Aim: Copy each of the records below word for word, leaving out the pictures.
>> Begin Listed records
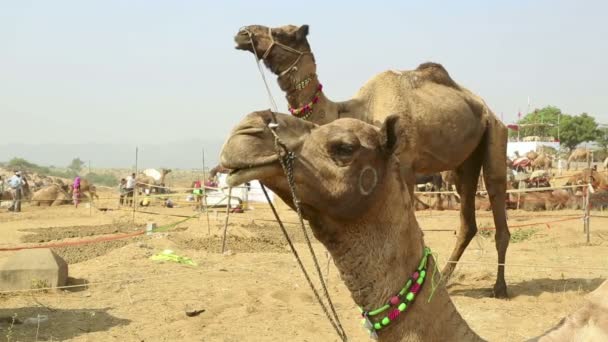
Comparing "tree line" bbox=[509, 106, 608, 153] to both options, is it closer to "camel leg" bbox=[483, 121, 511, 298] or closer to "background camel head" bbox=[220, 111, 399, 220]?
"camel leg" bbox=[483, 121, 511, 298]

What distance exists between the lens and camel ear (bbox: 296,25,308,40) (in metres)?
6.27

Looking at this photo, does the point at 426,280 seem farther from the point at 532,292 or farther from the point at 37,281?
the point at 37,281

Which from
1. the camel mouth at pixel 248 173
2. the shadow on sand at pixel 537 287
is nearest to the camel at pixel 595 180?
the shadow on sand at pixel 537 287

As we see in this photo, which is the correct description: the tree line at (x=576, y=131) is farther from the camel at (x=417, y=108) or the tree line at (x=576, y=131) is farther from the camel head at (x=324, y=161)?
the camel head at (x=324, y=161)

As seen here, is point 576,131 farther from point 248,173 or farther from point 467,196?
point 248,173

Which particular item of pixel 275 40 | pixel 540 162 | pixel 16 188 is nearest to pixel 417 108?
pixel 275 40

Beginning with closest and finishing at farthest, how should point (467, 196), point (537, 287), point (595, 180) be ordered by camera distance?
point (467, 196)
point (537, 287)
point (595, 180)

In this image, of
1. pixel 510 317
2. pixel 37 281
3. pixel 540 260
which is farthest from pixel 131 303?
pixel 540 260

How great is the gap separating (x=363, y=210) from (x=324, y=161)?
266 millimetres

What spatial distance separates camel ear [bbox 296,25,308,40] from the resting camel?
383cm

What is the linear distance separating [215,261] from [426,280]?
797cm

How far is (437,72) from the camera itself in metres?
7.05

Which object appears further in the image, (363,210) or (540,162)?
(540,162)

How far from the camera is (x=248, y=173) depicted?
92.6 inches
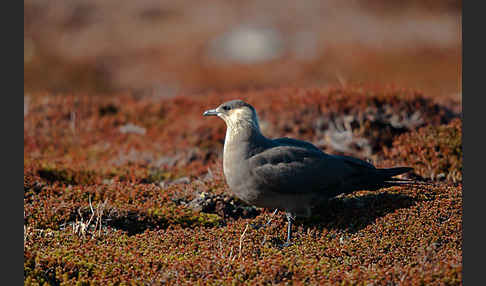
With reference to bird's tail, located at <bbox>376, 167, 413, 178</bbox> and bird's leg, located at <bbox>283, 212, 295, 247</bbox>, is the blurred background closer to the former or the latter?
>> End Listed records
Response:
Comparing "tree line" bbox=[509, 106, 608, 153] to both options, is it closer to "camel leg" bbox=[483, 121, 511, 298] or closer to "background camel head" bbox=[220, 111, 399, 220]?
"camel leg" bbox=[483, 121, 511, 298]

What distance exists between the lens and camel ear (bbox: 296,25,308,40) (in metres)?
6.27

Looking at this photo, does the point at 426,280 seem farther from the point at 532,292 or farther from the point at 37,281?
the point at 37,281

Which from
1. the camel mouth at pixel 248 173
2. the shadow on sand at pixel 537 287
is nearest to the camel at pixel 595 180?
the shadow on sand at pixel 537 287

As we see in this photo, which is the correct description: the tree line at (x=576, y=131) is farther from the camel at (x=417, y=108) or the tree line at (x=576, y=131) is farther from the camel head at (x=324, y=161)?
the camel head at (x=324, y=161)

As seen here, is point 576,131 farther from point 248,173 or farther from point 467,196?
point 248,173

Which particular item of pixel 275 40 | pixel 540 162 | pixel 16 188 is nearest to pixel 417 108?
pixel 275 40

Beginning with closest and finishing at farthest, how should point (467, 196), point (537, 287), point (595, 180) be ordered by camera distance?
point (467, 196)
point (537, 287)
point (595, 180)

In this image, of
1. pixel 510 317
2. pixel 37 281
3. pixel 540 260
which is farthest from pixel 131 303?
pixel 540 260

How great is the gap separating (x=363, y=210) from (x=324, y=161)?
266 millimetres

What spatial distance separates camel ear [bbox 296,25,308,40] from the resting camel?
383cm

What is the linear distance separating [215,261] from [426,280]?
797cm

How far is (437,72) from the camera itself in metres?
7.05

Which object appears further in the image, (363,210) or (540,162)?
(540,162)

How far from the camera is (x=248, y=173) depicted?
92.6 inches
With reference to bird's tail, located at <bbox>376, 167, 413, 178</bbox> and bird's leg, located at <bbox>283, 212, 295, 247</bbox>, is the blurred background closer to the former or the latter?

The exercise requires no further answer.